The Bush: An Off-the-Grid Farm Stay

We left Melbourne on Wednesday, Feb. 22, and spent 5 days in the bush on a small, off-the-grid hobby farm in Walmer — in the middle of nowhere, basically.  We were about 20 minutes by car to the closest town.

  Although it was only an hour and a half from Melbourne, it was a totally different landscape and feel!  (Including enough room for the owners to have an old train car on the property for storage!)

We got settled and then took a walk down the gravel road.  A few minutes into our walk, we saw our first kangaroo in the forest of eucalyptus trees!  A few minutes later, we saw a few hop across the road in front of us and into the woods on the other side.  We weren’t quick enough with our phones/cameras this time…

On the way back, we stopped at the paddock (grassy field used especially for keeping sheep or cattle), where we met Mari (our Airbnb host) and Kitty (horse trainer) and the 2 horses (Rosie and Hardy), 1 mule (Spinafax), and 1 donkey (Susanna).

Note how both Susanna the mule and L are grinning…Susanna was trying to nibble L’s belly! 🙂

The rest of the evening, we hung out enjoying the great verandah that looked out into the paddock and the forest beyond, listening to the birds (including the laughing kookaburra!), and G and L “whittled” sticks using rocks, as we didn’t have any knives. 🙂

For those of you interested in exactly how off-the-grid we were, here’s a summary.  We had a large silo-looking container outside filled with rainwater, which is where the water for showers, doing dishes, etc., came from, so we needed to be conscious of how much water we used.

The roof was covered with solar panels, so all the electricity we had was solely powered by the sun.  There was a device inside that would let us know how much power we had left and once it got to 40%, everything would turn off.  We never got that low, even while running the reverse cycle air conditioner, which we only used minimally on a couple of hot days.

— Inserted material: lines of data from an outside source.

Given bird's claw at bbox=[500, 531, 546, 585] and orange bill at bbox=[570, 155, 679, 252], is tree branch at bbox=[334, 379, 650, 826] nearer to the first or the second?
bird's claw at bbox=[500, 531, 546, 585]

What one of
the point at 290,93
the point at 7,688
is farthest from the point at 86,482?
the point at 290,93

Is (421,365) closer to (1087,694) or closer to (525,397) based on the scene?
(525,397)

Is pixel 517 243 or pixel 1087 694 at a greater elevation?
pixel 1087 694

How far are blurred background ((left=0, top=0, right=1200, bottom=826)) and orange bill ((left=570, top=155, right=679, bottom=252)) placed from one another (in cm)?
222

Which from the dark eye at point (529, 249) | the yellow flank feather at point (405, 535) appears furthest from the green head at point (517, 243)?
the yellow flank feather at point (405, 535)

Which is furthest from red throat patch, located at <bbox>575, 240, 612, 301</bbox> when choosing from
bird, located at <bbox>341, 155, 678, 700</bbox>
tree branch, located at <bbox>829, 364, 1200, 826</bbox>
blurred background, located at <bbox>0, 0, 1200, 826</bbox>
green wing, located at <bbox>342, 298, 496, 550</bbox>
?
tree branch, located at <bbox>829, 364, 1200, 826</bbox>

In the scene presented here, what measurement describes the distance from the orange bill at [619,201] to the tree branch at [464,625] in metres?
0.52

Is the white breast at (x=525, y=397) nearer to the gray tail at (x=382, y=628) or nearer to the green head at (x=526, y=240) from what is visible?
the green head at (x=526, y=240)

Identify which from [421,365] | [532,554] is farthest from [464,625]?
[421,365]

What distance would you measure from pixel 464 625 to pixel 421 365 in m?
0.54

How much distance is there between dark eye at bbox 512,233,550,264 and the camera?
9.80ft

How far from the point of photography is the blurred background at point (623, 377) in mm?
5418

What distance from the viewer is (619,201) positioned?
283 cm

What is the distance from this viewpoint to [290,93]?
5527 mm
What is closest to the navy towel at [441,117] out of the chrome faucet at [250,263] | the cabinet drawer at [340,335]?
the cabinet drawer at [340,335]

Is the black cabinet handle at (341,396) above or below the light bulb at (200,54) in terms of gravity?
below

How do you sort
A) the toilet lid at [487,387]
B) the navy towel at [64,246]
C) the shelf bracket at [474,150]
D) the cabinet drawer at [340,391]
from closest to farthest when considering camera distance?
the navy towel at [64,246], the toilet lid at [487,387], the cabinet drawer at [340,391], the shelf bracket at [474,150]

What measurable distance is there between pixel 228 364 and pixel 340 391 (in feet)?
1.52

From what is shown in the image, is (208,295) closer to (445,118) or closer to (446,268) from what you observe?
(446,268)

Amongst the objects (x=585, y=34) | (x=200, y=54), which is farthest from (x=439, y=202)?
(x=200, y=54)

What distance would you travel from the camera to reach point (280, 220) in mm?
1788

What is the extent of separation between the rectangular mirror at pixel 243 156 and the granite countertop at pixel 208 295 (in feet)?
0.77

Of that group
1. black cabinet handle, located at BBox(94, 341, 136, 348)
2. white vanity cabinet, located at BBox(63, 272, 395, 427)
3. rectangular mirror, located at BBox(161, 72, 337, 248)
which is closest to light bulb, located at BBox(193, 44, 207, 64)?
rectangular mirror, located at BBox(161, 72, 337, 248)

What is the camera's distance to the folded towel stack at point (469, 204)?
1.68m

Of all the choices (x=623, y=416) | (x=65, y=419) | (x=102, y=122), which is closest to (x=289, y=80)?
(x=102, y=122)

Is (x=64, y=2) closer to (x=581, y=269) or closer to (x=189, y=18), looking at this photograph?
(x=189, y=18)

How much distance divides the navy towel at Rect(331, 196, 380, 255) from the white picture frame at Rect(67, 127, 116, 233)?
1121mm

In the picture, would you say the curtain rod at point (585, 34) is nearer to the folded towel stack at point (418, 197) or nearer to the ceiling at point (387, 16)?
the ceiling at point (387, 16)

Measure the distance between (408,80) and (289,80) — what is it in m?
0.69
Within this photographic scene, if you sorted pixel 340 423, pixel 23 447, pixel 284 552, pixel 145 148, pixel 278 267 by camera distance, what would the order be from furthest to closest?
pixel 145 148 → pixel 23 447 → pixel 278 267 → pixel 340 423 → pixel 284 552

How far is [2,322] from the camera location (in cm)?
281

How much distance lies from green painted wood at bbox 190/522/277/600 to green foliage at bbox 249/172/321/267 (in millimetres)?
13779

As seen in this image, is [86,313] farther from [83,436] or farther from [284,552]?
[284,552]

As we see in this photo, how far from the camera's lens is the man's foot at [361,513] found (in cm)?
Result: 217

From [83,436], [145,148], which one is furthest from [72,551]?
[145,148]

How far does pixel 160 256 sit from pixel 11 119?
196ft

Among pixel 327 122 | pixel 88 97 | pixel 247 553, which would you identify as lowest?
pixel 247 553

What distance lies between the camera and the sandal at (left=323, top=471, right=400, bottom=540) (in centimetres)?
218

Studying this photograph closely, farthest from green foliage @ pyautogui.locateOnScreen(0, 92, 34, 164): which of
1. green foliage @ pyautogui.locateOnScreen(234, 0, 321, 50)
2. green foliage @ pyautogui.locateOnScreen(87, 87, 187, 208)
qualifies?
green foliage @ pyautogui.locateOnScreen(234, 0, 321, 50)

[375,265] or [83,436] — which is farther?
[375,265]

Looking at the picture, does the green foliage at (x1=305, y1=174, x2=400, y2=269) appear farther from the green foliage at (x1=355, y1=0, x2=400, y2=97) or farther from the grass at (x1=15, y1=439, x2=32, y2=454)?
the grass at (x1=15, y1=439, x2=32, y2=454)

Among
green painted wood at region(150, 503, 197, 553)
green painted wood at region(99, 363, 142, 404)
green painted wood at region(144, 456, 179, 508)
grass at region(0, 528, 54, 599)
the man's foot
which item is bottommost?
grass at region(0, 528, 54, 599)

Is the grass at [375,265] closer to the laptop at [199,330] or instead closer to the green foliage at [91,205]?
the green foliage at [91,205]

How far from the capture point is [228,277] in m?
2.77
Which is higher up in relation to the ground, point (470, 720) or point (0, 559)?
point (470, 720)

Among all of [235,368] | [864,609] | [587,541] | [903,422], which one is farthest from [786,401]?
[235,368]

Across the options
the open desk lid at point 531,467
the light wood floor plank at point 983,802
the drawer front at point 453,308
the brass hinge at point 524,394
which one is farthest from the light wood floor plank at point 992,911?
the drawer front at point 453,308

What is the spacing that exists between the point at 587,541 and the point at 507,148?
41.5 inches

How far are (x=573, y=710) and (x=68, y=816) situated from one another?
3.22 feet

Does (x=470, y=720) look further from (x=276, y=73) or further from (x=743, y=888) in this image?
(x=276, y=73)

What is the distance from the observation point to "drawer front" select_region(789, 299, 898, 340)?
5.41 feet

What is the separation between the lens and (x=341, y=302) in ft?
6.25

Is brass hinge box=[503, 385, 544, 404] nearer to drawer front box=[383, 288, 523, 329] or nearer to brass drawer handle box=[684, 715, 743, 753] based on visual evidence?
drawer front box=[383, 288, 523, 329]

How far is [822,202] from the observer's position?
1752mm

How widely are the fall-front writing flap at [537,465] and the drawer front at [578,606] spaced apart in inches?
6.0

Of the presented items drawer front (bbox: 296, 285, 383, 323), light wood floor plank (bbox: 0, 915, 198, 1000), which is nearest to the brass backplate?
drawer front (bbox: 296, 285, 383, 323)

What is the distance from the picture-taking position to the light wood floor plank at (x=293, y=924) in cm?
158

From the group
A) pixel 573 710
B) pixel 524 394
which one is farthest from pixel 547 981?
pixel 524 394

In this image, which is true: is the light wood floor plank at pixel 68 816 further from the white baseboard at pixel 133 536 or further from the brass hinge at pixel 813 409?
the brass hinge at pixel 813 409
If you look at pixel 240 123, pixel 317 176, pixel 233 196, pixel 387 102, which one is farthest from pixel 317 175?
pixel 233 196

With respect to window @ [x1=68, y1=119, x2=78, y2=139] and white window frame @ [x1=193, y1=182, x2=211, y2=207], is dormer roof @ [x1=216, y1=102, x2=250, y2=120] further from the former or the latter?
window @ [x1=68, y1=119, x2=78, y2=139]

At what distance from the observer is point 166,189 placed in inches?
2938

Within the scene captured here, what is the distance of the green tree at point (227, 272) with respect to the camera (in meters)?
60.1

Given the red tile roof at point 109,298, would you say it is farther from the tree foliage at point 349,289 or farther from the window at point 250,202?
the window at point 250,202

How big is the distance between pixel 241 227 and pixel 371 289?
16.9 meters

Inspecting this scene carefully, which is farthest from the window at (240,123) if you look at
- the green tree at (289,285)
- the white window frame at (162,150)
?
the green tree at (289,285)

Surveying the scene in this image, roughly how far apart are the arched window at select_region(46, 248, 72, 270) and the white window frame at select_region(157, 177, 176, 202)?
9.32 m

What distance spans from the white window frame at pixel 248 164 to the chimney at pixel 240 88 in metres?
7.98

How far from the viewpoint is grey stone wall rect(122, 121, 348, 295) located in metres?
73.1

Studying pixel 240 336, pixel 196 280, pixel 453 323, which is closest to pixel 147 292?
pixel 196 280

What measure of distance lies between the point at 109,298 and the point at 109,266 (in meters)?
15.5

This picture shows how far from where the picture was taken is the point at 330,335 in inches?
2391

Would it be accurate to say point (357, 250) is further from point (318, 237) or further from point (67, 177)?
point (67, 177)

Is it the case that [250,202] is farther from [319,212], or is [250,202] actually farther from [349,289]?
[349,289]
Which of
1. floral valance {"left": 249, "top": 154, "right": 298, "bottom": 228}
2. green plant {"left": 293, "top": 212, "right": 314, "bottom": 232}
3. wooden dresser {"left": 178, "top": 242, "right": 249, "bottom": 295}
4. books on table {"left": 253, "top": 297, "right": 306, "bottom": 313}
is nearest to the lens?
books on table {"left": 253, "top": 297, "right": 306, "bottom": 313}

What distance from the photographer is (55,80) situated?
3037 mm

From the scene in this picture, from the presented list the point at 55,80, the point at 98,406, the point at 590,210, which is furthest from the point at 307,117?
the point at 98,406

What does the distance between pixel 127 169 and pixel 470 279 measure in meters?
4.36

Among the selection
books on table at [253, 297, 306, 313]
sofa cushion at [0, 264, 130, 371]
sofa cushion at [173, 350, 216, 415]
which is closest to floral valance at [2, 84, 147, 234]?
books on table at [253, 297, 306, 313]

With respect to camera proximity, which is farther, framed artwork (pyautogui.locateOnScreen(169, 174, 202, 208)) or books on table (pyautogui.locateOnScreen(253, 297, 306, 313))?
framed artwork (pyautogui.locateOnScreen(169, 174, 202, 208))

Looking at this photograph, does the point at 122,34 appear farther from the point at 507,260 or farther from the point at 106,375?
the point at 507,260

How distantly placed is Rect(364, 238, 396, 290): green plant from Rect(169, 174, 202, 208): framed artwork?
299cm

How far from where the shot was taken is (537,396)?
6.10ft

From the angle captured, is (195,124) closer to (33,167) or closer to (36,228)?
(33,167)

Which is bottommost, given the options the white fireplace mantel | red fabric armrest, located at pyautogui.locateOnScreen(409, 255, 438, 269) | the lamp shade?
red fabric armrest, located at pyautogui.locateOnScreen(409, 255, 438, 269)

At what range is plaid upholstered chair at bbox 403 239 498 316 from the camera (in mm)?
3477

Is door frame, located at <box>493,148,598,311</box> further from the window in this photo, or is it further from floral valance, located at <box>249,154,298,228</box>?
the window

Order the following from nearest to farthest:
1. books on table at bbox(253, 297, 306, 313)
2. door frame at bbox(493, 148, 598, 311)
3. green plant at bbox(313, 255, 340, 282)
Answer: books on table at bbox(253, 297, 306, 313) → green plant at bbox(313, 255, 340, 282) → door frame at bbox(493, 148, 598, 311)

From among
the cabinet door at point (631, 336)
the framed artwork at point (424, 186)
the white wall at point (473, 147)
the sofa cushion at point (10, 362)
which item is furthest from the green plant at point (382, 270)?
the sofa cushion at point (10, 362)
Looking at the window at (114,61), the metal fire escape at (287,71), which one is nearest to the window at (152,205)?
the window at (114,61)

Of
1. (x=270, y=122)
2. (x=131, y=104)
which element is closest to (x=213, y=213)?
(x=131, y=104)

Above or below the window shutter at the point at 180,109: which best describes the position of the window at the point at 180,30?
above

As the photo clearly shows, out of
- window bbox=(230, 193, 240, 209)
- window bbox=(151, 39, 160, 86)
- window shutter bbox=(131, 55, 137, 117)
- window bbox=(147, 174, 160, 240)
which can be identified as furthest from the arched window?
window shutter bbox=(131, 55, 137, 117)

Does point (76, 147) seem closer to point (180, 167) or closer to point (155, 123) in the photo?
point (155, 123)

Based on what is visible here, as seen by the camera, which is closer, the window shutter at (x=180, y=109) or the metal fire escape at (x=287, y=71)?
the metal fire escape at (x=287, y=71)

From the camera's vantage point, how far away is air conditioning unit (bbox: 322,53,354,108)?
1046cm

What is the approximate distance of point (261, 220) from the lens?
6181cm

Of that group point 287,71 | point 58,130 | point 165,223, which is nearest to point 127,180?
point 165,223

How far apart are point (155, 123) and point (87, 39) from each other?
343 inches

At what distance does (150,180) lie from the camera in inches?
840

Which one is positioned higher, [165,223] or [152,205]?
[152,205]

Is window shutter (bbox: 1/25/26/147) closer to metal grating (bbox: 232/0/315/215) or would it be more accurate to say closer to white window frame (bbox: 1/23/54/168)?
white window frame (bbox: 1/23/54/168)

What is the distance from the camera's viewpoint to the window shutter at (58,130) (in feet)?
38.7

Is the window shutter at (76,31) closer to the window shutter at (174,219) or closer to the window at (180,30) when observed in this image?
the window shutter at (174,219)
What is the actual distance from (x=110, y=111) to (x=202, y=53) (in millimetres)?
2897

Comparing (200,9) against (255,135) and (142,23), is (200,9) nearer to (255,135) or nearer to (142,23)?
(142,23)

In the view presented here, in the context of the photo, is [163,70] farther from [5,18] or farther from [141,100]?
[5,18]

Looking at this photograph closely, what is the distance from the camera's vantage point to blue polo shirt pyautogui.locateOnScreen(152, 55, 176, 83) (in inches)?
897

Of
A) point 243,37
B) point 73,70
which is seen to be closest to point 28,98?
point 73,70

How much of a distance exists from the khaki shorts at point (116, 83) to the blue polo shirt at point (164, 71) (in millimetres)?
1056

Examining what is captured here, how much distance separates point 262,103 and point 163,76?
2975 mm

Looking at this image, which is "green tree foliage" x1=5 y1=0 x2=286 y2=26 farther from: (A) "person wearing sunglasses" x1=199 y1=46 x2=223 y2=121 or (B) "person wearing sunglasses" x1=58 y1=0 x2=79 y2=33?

We also had to be sure not to put anything other than water down the sink or the usual business down the toilet as it was a worm farm septic system! I don’t know which specific company they used, but here’s an example of one, in case you want to read more about it. 🙂  For all intents and purposes, the toilet/sinks were the same as any other. The difference was that we knew that throwing any extra items down either could result in being “single handedly responsible for murdering hundreds of innocent worms,” according to their Airbnb information!  Yikes!